Counsel for the plaintiff will, within fifteen days from the date hereof, submit an appropriate Order to carry out the findings of this Memorandum Opinion.

NOTES

[1] After a hearing held in open court on November 27, 1985, the Court denied plaintiff's request for a preliminary injunction and scheduled a hearing on plaintiff's motion for declaratory relief on December 11, 1985.

[2] Initiative is the mechanism provided in Maryland to enable voters to create and pass their own laws. Md. Const. Art. XI-A. Referendum is the process by which voters may approve or reject laws passed by the State legislature. Md. Const. Art. XVI. Plaintiff has only challenged the constitutionality of limitations on the payment of money to petition circulators for initiative measures. Accordingly, the Court limits its review of the constitutionality of Md.Elec.Code Ann., Art. 33, § 23-5(4) as applied to ballot measures brought by initiative only.
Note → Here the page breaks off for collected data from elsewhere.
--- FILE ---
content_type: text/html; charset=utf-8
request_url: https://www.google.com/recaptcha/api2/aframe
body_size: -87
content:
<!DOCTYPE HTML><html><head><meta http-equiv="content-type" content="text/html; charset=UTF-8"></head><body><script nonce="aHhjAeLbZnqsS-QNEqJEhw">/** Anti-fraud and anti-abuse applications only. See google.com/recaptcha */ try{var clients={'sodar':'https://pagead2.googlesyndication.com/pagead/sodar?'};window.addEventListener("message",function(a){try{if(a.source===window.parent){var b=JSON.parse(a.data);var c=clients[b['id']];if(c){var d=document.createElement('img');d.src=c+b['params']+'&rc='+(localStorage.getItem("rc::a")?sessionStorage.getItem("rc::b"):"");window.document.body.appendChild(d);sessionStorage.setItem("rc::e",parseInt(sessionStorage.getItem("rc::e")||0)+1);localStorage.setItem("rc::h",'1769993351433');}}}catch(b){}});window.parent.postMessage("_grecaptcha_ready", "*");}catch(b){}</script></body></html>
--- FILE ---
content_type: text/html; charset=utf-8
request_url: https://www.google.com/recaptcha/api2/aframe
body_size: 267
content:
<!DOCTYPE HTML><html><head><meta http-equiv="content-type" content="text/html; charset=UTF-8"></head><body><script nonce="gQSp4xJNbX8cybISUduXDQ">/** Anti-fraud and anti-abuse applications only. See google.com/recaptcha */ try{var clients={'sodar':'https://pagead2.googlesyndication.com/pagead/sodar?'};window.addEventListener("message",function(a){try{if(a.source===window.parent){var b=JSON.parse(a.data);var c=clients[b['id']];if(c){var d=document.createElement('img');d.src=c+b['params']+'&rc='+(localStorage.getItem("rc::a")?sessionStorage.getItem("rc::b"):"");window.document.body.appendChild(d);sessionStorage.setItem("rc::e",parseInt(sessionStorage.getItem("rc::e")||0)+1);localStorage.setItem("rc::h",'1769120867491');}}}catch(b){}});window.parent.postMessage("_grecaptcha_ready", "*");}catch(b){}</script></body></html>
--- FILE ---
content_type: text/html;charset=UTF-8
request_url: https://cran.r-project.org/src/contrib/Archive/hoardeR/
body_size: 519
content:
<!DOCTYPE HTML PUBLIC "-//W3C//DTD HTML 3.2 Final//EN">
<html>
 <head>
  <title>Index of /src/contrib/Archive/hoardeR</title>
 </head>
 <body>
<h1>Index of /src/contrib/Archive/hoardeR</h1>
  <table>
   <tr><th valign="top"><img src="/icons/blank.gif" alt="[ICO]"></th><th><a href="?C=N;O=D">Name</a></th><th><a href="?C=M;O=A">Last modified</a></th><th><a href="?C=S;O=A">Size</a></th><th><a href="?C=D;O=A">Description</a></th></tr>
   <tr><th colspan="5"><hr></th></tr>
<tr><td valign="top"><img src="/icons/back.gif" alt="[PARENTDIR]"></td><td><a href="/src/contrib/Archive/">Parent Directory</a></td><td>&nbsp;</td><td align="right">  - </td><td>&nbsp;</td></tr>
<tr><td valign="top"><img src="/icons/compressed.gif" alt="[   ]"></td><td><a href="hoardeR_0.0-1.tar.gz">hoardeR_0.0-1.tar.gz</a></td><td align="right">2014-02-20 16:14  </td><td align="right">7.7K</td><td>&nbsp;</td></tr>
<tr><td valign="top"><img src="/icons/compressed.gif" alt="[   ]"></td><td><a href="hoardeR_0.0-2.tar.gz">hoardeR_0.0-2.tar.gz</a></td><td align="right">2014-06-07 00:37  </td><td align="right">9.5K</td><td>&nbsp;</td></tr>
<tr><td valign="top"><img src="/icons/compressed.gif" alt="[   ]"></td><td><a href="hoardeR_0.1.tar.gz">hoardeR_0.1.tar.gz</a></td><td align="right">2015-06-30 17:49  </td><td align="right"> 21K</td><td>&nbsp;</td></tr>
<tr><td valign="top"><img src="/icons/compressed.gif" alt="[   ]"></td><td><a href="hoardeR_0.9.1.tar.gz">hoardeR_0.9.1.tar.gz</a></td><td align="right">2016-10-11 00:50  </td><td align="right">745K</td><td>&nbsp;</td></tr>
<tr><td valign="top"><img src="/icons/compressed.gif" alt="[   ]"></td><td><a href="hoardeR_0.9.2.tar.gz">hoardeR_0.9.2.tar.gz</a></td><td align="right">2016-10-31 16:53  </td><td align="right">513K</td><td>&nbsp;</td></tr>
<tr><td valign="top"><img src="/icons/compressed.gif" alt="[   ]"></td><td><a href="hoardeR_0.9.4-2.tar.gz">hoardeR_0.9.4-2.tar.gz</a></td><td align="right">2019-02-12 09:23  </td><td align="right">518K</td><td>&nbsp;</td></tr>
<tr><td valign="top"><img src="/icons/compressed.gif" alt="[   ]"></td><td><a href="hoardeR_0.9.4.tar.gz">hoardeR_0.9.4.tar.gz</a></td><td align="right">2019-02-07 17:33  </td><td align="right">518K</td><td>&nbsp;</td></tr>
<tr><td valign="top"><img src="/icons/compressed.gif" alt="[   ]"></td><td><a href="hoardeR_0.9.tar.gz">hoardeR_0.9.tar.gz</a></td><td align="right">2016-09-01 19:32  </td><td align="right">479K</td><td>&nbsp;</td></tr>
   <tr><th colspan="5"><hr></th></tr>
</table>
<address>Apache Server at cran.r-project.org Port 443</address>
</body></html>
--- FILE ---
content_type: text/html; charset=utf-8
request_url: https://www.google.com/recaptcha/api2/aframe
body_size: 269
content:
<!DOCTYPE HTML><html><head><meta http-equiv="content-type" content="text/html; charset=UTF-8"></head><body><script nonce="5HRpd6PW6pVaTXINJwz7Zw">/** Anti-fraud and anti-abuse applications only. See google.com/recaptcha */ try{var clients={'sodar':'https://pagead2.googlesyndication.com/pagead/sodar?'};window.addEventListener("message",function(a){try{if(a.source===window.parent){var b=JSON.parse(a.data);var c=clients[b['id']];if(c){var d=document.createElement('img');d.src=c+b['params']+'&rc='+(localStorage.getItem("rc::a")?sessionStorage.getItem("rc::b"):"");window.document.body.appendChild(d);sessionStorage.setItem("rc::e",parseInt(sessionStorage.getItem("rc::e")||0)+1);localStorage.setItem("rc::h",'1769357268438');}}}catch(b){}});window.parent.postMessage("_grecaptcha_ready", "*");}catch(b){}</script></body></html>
[3] Md.Elec.Code Ann., Art. 33, § 23-5(4) provides

As to any petition (including an associated or related set of petitions) under the provisions of Articles XI-A and XVI of the Constitution of Maryland, it is unlawful for any person:

* * * * * *

(4) To give, pay, or receive any money or other valuable consideration or inducement for signing the petition or for securing the signatures thereon.

[4] Before sending the petition circulators out to gather signatures, plaintiff Ficker meets with each circulator and discusses the substance and merits of the initiative measure. Plaintiff also explains how to describe the merits of the issue to potential petition signers and provides answers to various questions the voters were likely to ask. (Ficker Affidavit at para. 10, 17). Plaintiff also describes the legal requirements for obtaining valid signatures as described under Maryland election law. Finally plaintiff gives each circulator his home and office phone number so that voters with unanswered questions could contact him personally if necessary.

[5] Prior initiative efforts by the plaintiff had utilized compensated petition circulars, since the provision forbiding compensation of solicitors for Art. XI-A initiative measures found its way into the Election Code by an amendment adopted by the General Assembly in 1982. Ch. 851 of the Acts of the Maryland General Assembly (1982) (effective January 1, 1983).

[6] Ficker Affidavit at para. 6, 8. The Affidavit of the plaintiff was also the subject of testimony under oath at the hearing on the merits of the case.

[7] Ficker Affidavit at para. 6; supported by testimony at the trial on the merits. The Court so finds.